• **Selected extract**:

I'm investigating a logfile, produced by NLog in a C# application. I'm expecting log entries to appear everywhere throughout the file, but I see the following:

Linux prompt> grep "geen mengcontainer" logfile.log
2023-03-07 07:25:08.7971 | Warn | ... | geen mengcontainer.
2023-03-07 07:25:09.8285 | Warn | ... | geen mengcontainer.
2023-03-07 07:25:10.8754 | Warn | ... | geen mengcontainer.
Binary file logfile.log matches

As you see, after 07:25:10, the grep stops, even though the file goes further for the rest of the day. There seems to be some character, telling grep that the file is not a textfile, but a binary file, causing grep to stop working.

Some more information about the file:

Linux prompt>file logfile.log
logfile.log: ASCII text, with CRLF line terminators

Some more information about my Linux WSL installation:

Linux prompt>uname -a
Linux ComputerName 4.4.0-19041-Microsoft
  #2311-Microsoft Tue Nov 08 17:09:00 PST 2022 
  x86_64 x86_64 x86_64 GNU/Linux

Linux prompt> cat /etc/os-release
NAME="Ubuntu"

• **Records of spatial reasoning questions**:
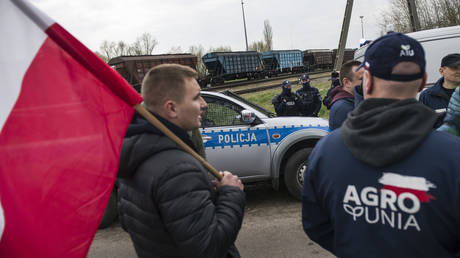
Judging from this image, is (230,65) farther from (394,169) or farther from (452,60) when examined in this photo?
(394,169)

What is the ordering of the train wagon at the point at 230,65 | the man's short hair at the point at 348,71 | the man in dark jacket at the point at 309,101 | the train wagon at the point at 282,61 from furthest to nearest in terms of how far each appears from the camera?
the train wagon at the point at 282,61, the train wagon at the point at 230,65, the man in dark jacket at the point at 309,101, the man's short hair at the point at 348,71

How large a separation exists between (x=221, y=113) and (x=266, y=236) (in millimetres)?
1849

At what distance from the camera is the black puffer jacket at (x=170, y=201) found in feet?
4.21

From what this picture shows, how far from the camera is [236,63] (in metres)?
30.7

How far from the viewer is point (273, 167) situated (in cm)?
456

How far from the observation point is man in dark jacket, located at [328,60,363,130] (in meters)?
3.22

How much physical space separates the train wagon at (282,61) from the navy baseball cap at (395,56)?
109 ft

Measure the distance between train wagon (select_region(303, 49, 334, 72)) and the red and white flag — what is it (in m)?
40.1

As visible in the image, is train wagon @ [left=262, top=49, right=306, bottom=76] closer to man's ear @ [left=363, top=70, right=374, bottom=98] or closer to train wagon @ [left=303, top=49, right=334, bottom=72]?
train wagon @ [left=303, top=49, right=334, bottom=72]

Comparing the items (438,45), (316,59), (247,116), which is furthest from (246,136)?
(316,59)

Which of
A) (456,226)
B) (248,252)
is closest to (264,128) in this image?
(248,252)

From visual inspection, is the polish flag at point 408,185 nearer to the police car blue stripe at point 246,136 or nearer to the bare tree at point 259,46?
the police car blue stripe at point 246,136

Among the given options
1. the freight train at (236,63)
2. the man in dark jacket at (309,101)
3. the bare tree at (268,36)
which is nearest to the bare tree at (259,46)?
the bare tree at (268,36)

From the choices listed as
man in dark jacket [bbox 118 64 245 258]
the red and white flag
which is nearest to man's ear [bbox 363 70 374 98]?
man in dark jacket [bbox 118 64 245 258]
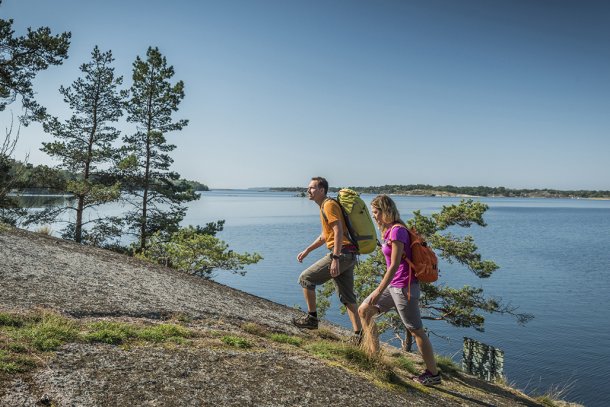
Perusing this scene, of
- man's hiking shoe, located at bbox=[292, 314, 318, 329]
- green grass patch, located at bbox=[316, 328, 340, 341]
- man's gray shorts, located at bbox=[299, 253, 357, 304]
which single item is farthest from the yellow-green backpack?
man's hiking shoe, located at bbox=[292, 314, 318, 329]

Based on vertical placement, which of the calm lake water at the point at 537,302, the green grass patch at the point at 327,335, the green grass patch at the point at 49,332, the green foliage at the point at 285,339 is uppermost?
the green grass patch at the point at 49,332

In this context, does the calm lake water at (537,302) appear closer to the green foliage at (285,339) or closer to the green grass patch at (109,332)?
the green foliage at (285,339)

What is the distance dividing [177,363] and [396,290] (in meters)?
2.65

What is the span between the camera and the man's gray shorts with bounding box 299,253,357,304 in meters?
6.35

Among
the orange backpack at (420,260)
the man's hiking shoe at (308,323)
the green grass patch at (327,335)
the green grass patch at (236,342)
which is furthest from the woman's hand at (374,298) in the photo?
the man's hiking shoe at (308,323)

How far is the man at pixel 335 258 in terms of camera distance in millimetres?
6160

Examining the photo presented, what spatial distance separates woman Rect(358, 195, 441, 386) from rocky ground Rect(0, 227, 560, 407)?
1.34 ft

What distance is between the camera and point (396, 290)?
212 inches

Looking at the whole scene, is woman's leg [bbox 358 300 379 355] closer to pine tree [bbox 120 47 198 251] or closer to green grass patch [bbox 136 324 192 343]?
green grass patch [bbox 136 324 192 343]

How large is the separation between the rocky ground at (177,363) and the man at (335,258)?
829 mm

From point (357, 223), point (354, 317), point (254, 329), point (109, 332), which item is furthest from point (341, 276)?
point (109, 332)

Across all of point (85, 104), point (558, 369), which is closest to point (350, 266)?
point (558, 369)

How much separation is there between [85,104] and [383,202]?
26.1 m

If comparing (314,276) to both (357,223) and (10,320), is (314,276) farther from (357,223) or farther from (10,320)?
(10,320)
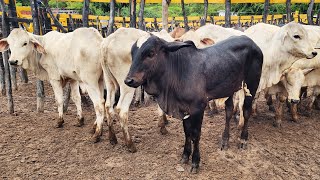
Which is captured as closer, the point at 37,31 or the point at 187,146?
the point at 187,146

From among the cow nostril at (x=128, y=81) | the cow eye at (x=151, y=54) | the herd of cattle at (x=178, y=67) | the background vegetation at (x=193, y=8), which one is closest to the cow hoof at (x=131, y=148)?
the herd of cattle at (x=178, y=67)

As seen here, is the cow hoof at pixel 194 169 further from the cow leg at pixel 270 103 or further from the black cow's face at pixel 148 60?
the cow leg at pixel 270 103

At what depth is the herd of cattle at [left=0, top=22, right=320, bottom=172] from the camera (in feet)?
11.2

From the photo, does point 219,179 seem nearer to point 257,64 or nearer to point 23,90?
point 257,64

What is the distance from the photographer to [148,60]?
319cm

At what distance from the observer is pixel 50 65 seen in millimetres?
5215

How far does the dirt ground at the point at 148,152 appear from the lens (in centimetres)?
373

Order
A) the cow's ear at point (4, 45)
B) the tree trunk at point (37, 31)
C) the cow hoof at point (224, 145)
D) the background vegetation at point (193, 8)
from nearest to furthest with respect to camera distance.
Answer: the cow hoof at point (224, 145) → the cow's ear at point (4, 45) → the tree trunk at point (37, 31) → the background vegetation at point (193, 8)

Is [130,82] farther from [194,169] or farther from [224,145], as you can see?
[224,145]

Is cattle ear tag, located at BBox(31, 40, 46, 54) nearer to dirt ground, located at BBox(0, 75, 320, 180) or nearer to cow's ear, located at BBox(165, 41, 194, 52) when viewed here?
dirt ground, located at BBox(0, 75, 320, 180)

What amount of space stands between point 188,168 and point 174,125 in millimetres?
1646

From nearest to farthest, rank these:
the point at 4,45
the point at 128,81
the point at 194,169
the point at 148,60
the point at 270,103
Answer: the point at 128,81 → the point at 148,60 → the point at 194,169 → the point at 4,45 → the point at 270,103

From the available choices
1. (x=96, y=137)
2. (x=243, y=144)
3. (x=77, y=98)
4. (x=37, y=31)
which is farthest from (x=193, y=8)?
(x=96, y=137)

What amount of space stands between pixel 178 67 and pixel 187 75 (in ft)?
0.49
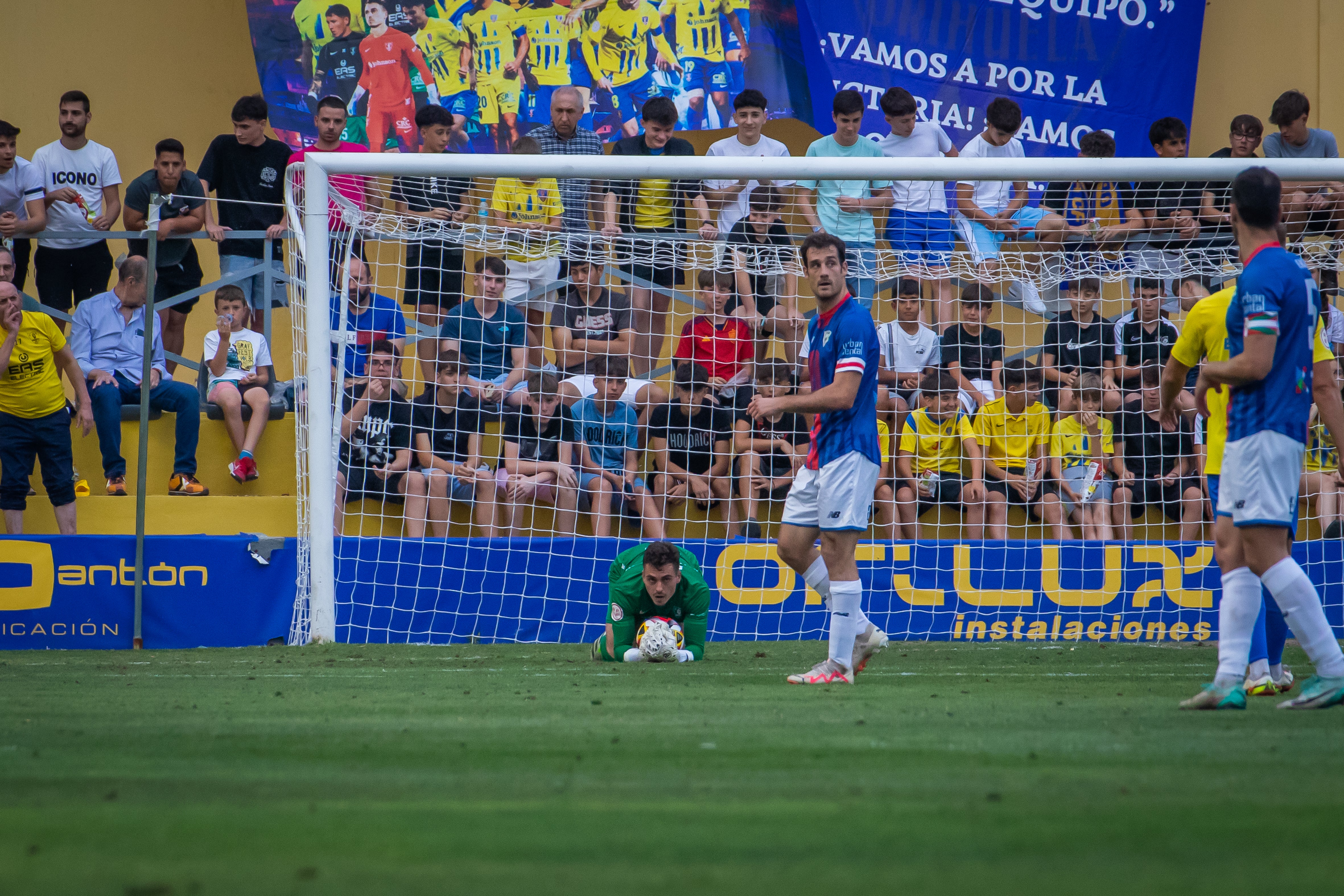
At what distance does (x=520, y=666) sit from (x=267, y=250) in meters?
5.00

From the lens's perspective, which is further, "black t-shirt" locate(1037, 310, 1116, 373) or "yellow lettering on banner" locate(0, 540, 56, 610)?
"black t-shirt" locate(1037, 310, 1116, 373)

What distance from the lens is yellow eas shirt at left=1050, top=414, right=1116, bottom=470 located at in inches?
384

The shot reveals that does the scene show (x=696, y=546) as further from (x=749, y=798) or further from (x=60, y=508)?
(x=749, y=798)

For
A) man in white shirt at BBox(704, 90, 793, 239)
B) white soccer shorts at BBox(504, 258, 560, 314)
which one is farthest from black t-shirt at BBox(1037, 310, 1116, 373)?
white soccer shorts at BBox(504, 258, 560, 314)

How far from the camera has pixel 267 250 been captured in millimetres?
10258

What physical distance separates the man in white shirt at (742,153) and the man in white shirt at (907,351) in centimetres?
126

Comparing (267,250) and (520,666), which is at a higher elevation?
(267,250)

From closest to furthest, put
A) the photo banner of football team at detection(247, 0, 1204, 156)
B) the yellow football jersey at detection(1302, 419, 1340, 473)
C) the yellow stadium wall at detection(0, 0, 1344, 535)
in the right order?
1. the yellow football jersey at detection(1302, 419, 1340, 473)
2. the photo banner of football team at detection(247, 0, 1204, 156)
3. the yellow stadium wall at detection(0, 0, 1344, 535)

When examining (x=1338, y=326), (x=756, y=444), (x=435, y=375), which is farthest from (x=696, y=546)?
(x=1338, y=326)

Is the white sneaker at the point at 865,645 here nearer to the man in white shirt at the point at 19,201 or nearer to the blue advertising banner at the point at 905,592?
the blue advertising banner at the point at 905,592

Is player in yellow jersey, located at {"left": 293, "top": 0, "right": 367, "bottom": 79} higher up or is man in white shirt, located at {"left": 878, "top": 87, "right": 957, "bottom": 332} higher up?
player in yellow jersey, located at {"left": 293, "top": 0, "right": 367, "bottom": 79}

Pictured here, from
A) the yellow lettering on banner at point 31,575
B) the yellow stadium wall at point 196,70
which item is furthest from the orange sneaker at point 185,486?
the yellow stadium wall at point 196,70

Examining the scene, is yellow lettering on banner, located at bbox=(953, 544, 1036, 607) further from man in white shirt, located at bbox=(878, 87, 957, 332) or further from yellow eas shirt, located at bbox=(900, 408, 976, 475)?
man in white shirt, located at bbox=(878, 87, 957, 332)

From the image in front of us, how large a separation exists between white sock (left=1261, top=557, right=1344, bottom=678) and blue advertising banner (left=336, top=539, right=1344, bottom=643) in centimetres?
492
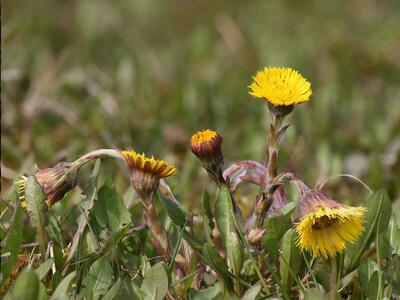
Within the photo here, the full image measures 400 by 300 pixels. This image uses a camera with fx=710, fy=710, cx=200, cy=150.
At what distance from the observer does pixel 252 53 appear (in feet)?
16.6

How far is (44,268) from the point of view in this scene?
64.7 inches

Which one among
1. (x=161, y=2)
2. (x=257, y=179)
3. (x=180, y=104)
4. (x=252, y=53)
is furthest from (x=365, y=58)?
(x=257, y=179)

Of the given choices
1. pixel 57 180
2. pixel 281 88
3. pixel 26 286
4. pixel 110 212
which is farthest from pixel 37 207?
pixel 281 88

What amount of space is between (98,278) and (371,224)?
75 cm

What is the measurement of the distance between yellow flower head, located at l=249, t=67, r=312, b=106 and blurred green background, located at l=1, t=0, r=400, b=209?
2.28ft

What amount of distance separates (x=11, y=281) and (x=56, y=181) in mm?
285

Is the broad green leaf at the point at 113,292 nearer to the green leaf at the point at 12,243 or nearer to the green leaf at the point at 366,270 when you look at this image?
the green leaf at the point at 12,243

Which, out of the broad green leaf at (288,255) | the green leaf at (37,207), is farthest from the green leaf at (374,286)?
the green leaf at (37,207)

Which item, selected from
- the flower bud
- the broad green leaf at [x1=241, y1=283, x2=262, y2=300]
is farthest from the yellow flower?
the broad green leaf at [x1=241, y1=283, x2=262, y2=300]

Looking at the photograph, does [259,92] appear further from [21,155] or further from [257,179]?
[21,155]

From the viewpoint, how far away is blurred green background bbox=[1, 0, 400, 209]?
125 inches

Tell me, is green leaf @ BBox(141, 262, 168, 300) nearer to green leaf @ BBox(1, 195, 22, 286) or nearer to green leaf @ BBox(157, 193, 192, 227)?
green leaf @ BBox(157, 193, 192, 227)

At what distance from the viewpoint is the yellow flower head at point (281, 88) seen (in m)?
1.72

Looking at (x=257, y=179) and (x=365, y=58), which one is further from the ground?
(x=365, y=58)
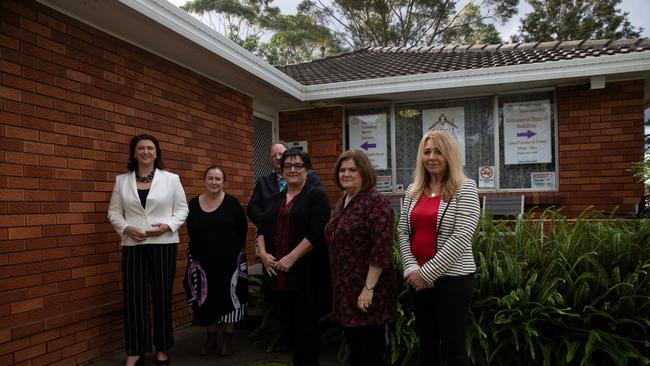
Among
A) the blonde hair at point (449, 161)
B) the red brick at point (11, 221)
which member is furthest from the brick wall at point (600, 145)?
the red brick at point (11, 221)

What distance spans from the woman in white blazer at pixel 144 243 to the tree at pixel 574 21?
22.1 m

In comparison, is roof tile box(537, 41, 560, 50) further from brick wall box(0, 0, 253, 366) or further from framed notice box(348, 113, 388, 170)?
brick wall box(0, 0, 253, 366)

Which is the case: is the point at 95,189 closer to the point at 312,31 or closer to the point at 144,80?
the point at 144,80

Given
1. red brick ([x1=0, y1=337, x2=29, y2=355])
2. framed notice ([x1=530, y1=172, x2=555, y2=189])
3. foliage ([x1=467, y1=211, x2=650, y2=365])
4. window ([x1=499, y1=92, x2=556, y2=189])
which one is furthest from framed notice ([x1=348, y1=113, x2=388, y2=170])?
red brick ([x1=0, y1=337, x2=29, y2=355])

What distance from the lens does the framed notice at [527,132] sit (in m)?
6.12

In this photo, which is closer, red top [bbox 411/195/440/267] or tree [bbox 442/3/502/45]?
red top [bbox 411/195/440/267]

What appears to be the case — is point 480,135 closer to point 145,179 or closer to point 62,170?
point 145,179

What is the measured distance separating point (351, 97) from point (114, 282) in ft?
12.9

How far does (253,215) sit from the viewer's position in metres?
3.48

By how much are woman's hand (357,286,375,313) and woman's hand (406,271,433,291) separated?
0.75ft

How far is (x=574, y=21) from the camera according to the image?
2075 cm

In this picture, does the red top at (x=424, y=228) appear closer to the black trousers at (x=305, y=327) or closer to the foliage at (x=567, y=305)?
the black trousers at (x=305, y=327)

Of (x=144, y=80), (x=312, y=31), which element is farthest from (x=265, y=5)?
(x=144, y=80)

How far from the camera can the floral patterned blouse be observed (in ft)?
8.07
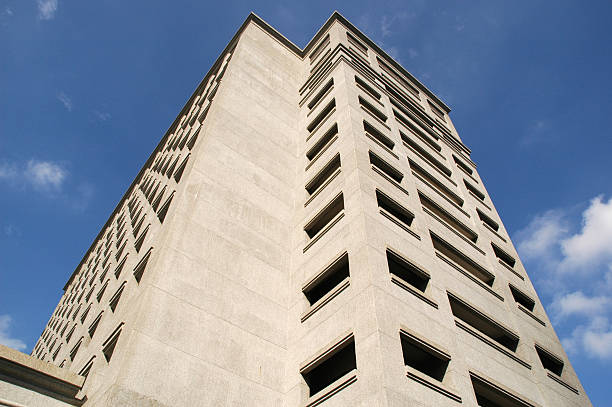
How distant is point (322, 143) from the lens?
75.8 ft

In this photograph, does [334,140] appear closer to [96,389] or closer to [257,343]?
[257,343]

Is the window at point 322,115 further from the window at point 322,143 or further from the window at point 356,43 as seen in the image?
the window at point 356,43

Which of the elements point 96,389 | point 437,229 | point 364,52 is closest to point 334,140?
point 437,229

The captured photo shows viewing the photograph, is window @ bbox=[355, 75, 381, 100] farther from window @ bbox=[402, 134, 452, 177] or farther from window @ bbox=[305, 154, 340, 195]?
window @ bbox=[305, 154, 340, 195]

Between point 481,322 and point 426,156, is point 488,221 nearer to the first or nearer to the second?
point 426,156

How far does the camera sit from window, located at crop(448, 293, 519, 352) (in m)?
16.8

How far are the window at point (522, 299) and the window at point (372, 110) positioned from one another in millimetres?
11811

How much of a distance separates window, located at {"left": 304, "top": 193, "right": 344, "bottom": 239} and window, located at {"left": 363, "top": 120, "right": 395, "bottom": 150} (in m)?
6.21

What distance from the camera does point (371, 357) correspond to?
11.2m

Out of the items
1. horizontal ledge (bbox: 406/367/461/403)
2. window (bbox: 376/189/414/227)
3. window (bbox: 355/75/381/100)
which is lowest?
horizontal ledge (bbox: 406/367/461/403)

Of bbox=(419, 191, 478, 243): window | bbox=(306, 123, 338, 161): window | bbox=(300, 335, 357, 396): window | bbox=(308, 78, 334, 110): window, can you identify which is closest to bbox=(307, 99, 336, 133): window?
bbox=(306, 123, 338, 161): window

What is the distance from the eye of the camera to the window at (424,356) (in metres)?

• **Stated goal**: In the text about grep and the logfile, substitute "Error" for "Warn" and write out the passage from "Linux prompt> grep" to "07:25:10.8754 | Warn | ... | geen mengcontainer.". The rows are separate material with no connection to the text about grep and the logfile.

• **Solution to the exercise**:
Linux prompt> grep "geen mengcontainer" logfile.log
2023-03-07 07:25:08.7971 | Error | ... | geen mengcontainer.
2023-03-07 07:25:09.8285 | Error | ... | geen mengcontainer.
2023-03-07 07:25:10.8754 | Error | ... | geen mengcontainer.